N.J. high court rules university legal clinics exempt from public records law

NEW JERSEY — Records related to the cases of legal clinics at public law schools are not subject to New Jersey’s public records law, under a new state Supreme Court ruling.

Thursday’s opinion came in a dispute involving a law clinic at Rutgers Law School-Newark and a mall developer.

The developer, Sussex Commons Associates, sought documents from the law clinic concerning its representation of a private group that opposed plans to build an outlet mall, according to the court’s opinion.

Sussex Commons requested 18 different types of records from the Rutgers Environmental Litigation Clinic under New Jersey’s Open Public Records Act (OPRA) in 2006.

The request included documents showing how the law clinic was funded by Rutgers University, copies of bills from the clinic, and correspondence between the law clinic and other entities.

Rutgers denied the request, but later turned over the financial records.

The trial court ruled that the law clinic was exempt from the public records act, but an appellate court reversed that decision. The opinion Thursday from the state’s highest court ends the case.

The Supreme Court said there is no question that Rutgers University is subject to the public records act, but that this case presents a narrower issue: whether records related to clinical cases at public law schools are subject to the act.

The public records act is designed to allow citizens to obtain documents that “record the workings of a government in some way,” according to the court’s opinion. Clinical legal programs, however, do not perform any governmental functions, the court ruled.

“As a result, we do not see how it would further the purposes of OPRA to allow public access to documents related to clinical cases,” Justice C.J. Rabner wrote for the unanimous court.

The court made clear, however, that records of the clinic’s public funding – which Rutgers disclosed and were not at issue in the litigation – are public documents.

Justice Barry Albin wrote a concurring opinion in which he argued that legal clinics are subject to the public records law, but the law’s exemptions for attorney-client information and education records nonetheless shield the requested information.

“I reach the same destination as the majority but by the pathway of a plain reading of the statute,” Albin wrote.

Mark Caramanica, freedom of information director for the Reporters Committee for Freedom of the Press, said he agreed with the concurring opinion.

He said the court didn’t need to go so far as to say the clinic wasn’t subject to the public records law because existing protections would have limited what records the law clinic would have to release.

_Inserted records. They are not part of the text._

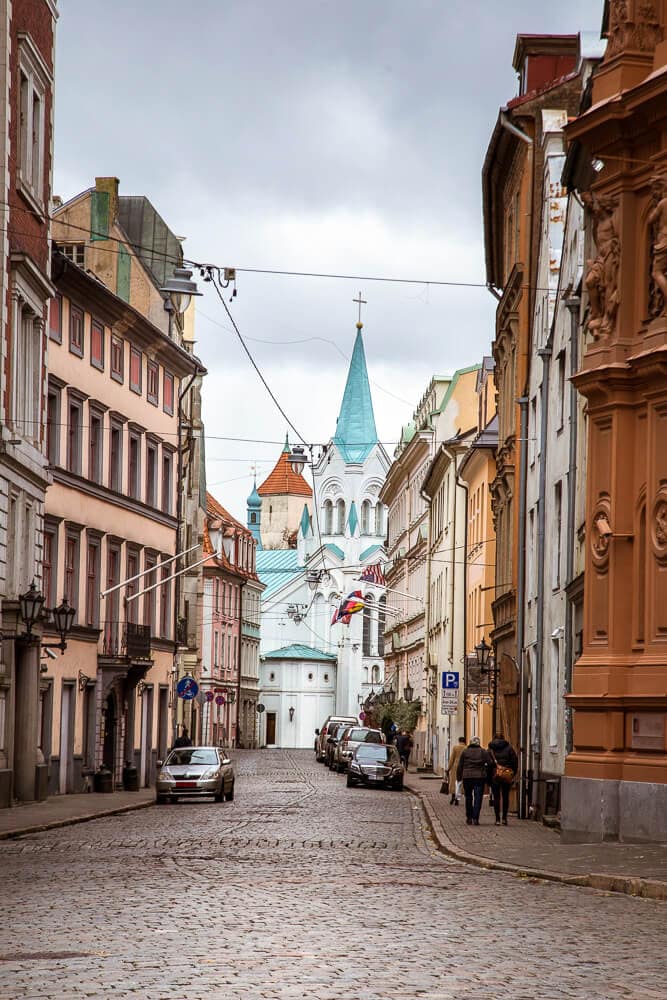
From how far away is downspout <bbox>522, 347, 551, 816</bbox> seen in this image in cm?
3222

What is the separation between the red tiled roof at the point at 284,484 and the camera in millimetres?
188250

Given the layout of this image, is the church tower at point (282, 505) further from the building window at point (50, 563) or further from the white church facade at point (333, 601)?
the building window at point (50, 563)

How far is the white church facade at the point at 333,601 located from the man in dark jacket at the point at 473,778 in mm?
111052

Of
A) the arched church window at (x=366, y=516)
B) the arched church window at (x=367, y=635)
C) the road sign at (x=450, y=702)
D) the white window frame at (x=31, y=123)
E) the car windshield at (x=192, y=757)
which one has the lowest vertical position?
the car windshield at (x=192, y=757)

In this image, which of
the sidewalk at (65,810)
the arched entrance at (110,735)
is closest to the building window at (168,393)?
the arched entrance at (110,735)

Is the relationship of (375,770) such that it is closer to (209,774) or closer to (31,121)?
(209,774)

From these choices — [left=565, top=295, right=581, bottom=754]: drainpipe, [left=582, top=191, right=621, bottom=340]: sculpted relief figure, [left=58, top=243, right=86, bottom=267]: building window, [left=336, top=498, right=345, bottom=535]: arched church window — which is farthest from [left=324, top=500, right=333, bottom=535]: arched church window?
[left=582, top=191, right=621, bottom=340]: sculpted relief figure

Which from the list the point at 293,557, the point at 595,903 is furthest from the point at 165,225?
the point at 293,557

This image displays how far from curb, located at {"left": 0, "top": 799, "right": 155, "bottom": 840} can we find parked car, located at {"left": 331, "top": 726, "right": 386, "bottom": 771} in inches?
829

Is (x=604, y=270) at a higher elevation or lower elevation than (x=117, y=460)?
lower

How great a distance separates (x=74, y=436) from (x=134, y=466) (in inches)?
248

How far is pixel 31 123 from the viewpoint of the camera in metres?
34.6

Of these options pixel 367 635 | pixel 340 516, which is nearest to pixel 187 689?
pixel 367 635

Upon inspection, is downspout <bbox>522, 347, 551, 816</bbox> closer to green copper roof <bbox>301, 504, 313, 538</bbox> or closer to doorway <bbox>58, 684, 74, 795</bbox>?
doorway <bbox>58, 684, 74, 795</bbox>
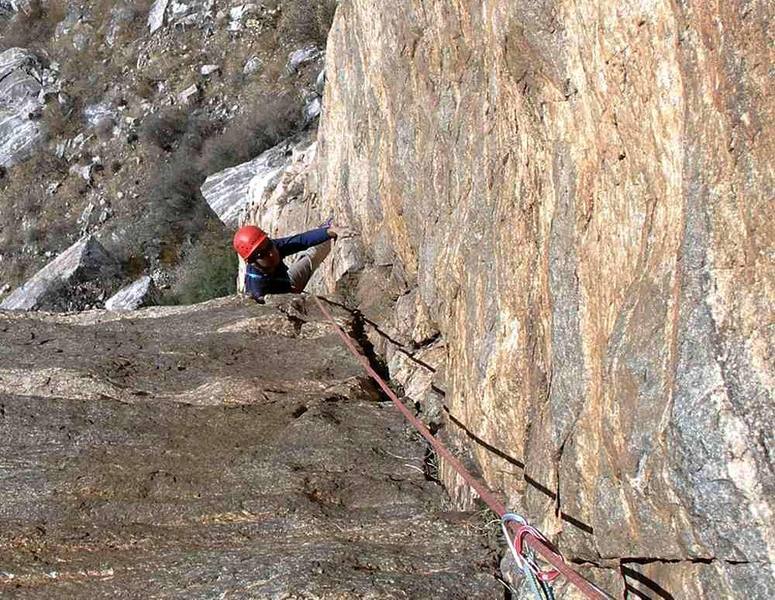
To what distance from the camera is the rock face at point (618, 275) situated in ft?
8.51

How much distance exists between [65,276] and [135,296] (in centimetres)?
185

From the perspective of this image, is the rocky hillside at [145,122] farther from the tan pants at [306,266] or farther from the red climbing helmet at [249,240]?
the red climbing helmet at [249,240]

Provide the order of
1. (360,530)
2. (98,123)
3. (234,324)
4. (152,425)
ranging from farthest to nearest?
(98,123) < (234,324) < (152,425) < (360,530)

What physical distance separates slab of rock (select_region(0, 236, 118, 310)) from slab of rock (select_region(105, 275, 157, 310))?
0.60 m

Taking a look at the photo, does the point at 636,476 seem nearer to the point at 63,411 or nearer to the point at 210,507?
the point at 210,507

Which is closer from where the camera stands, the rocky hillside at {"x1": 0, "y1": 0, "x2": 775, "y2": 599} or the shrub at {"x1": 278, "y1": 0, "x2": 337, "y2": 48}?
the rocky hillside at {"x1": 0, "y1": 0, "x2": 775, "y2": 599}

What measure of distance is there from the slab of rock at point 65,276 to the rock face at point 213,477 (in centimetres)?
1210

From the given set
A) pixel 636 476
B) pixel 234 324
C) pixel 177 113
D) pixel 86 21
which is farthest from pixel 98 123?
pixel 636 476

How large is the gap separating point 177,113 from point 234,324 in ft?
55.1

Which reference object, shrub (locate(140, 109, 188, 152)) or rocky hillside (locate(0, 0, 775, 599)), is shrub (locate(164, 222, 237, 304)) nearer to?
shrub (locate(140, 109, 188, 152))

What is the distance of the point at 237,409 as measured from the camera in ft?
22.5

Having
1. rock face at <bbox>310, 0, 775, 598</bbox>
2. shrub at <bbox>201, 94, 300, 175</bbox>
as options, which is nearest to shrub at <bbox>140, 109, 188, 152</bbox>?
shrub at <bbox>201, 94, 300, 175</bbox>

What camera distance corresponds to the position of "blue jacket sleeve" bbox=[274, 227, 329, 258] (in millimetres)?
9852

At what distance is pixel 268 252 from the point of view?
9.74 m
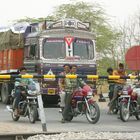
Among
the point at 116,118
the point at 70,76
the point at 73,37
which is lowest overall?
the point at 116,118

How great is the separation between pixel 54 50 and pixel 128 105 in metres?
7.06

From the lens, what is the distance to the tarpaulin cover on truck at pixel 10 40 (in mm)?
24109

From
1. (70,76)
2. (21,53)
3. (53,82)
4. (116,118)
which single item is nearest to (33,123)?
(70,76)

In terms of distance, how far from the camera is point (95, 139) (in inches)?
416

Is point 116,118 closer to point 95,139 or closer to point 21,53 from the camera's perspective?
point 95,139

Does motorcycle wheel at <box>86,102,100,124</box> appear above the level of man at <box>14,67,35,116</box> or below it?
below

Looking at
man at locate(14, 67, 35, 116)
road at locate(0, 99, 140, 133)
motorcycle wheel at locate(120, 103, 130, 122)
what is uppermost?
man at locate(14, 67, 35, 116)

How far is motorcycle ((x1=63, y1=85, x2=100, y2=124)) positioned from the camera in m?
14.5

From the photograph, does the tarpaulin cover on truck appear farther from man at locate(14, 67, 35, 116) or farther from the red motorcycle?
the red motorcycle

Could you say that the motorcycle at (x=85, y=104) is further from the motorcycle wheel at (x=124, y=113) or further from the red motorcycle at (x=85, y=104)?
the motorcycle wheel at (x=124, y=113)

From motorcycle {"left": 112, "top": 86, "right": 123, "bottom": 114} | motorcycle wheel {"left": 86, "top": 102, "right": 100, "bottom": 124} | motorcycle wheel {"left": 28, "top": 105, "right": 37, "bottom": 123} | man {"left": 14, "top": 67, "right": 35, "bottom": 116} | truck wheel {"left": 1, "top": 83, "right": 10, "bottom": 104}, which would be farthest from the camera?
truck wheel {"left": 1, "top": 83, "right": 10, "bottom": 104}

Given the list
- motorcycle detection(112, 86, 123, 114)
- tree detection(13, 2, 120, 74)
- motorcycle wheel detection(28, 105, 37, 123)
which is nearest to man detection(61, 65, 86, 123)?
motorcycle wheel detection(28, 105, 37, 123)

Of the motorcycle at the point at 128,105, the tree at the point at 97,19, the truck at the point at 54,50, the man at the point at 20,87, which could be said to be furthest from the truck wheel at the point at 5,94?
the tree at the point at 97,19

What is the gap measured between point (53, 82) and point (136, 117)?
6.16 meters
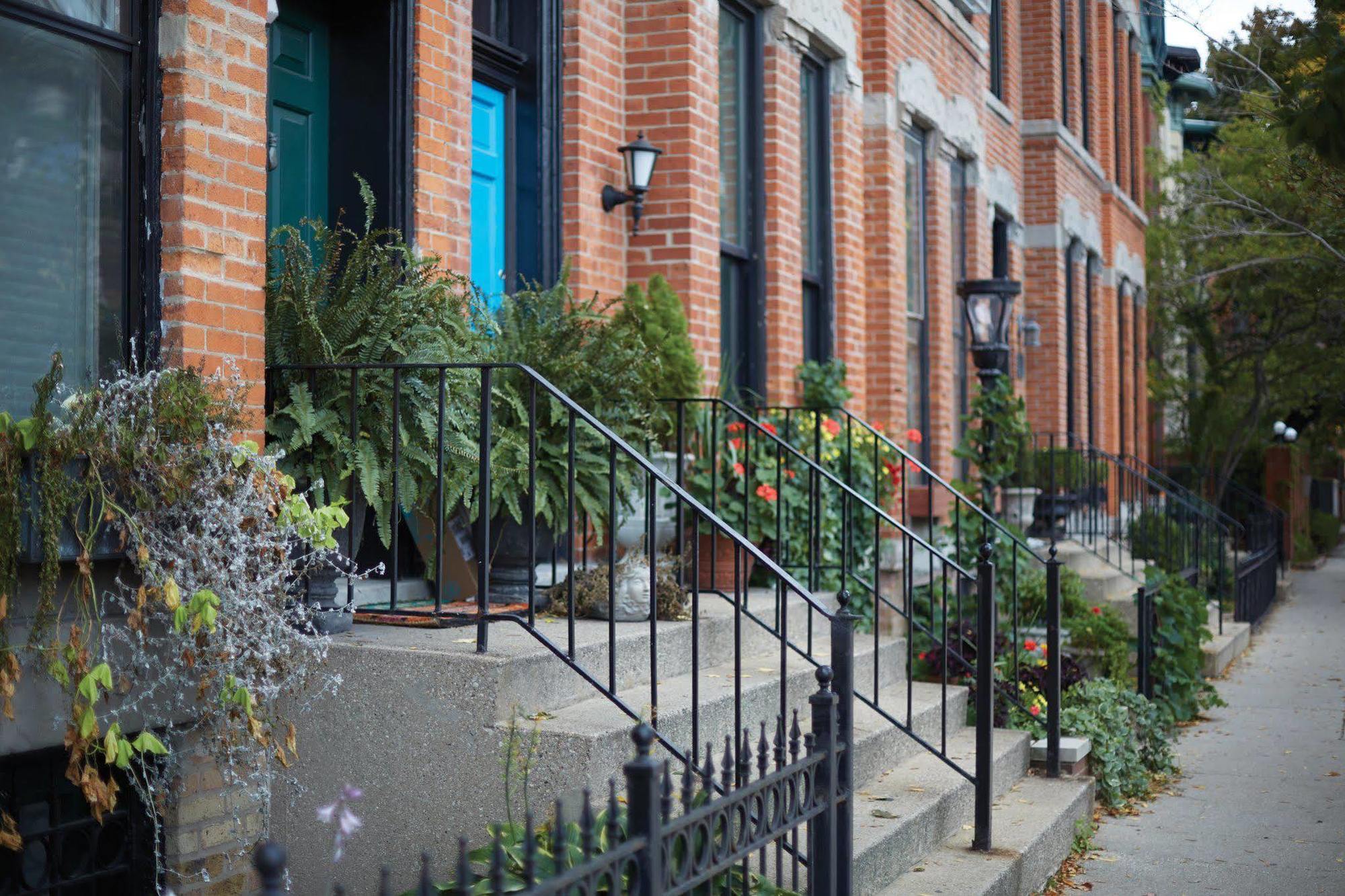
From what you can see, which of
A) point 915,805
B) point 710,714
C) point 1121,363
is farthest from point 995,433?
point 1121,363

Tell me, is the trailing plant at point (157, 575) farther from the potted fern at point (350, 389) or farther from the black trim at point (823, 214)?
the black trim at point (823, 214)

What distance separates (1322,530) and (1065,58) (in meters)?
13.8

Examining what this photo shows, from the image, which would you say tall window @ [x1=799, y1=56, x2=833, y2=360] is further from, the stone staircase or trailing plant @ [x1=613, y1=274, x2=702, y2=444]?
the stone staircase

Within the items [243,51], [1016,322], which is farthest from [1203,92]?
[243,51]

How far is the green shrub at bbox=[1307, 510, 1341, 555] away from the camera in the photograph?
89.1 feet

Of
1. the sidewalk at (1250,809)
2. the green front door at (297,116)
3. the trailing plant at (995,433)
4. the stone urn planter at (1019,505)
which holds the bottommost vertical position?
the sidewalk at (1250,809)

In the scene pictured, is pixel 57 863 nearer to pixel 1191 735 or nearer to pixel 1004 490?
pixel 1191 735

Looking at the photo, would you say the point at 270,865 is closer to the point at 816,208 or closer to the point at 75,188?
the point at 75,188

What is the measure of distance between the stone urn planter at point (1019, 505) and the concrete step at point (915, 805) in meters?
5.31

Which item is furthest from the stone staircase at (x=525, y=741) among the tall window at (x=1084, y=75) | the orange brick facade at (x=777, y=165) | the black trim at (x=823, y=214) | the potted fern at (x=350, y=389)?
the tall window at (x=1084, y=75)

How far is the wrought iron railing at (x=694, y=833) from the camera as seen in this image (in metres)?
2.46

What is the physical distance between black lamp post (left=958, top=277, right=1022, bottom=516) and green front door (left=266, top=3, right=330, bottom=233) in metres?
5.00

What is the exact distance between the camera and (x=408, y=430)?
504cm

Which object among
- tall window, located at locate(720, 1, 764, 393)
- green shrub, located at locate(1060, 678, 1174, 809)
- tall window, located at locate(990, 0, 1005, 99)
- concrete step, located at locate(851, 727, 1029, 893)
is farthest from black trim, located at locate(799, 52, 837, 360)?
tall window, located at locate(990, 0, 1005, 99)
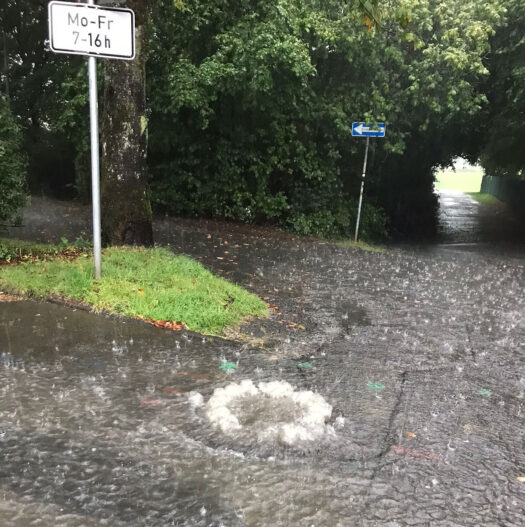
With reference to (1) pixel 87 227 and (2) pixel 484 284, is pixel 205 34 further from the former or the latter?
(2) pixel 484 284

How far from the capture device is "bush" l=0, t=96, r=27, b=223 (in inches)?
251

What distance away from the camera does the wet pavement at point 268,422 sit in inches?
97.8

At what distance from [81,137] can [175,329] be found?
923 centimetres

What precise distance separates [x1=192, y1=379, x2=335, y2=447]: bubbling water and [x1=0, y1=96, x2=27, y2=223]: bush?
4410 mm

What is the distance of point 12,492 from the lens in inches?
96.7

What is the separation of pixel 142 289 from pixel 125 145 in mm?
2349

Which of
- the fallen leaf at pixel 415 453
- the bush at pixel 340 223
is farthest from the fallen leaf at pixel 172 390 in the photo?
the bush at pixel 340 223

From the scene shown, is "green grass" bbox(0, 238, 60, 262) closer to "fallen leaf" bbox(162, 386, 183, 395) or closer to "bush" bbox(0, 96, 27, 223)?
"bush" bbox(0, 96, 27, 223)

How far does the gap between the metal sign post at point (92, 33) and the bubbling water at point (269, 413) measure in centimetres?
263

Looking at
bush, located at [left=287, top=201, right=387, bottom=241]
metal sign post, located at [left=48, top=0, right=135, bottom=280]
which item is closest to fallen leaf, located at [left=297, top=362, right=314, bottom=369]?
metal sign post, located at [left=48, top=0, right=135, bottom=280]

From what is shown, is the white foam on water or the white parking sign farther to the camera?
the white parking sign

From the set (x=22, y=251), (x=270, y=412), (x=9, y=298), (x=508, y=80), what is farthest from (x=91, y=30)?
(x=508, y=80)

“[It’s an] extreme way to handle the matter,” he said.

Walter Luers, president of the New Jersey Foundation for Open Government, said that as a general matter, “it’s always disappointing to see the scope of agencies covered by OPRA to be narrowed.”

He said he didn’t see this decision as being particularly important because most of what goes on in a law clinic would be considered privileged information anyway.

Greg Trevor, a Rutgers spokesman, said the university was “pleased that the court interpreted the statute in a manner that recognizes the academic environment in which this case arose.”

Kevin Kelly, the attorney for Sussex Commons, could not be reached for comment.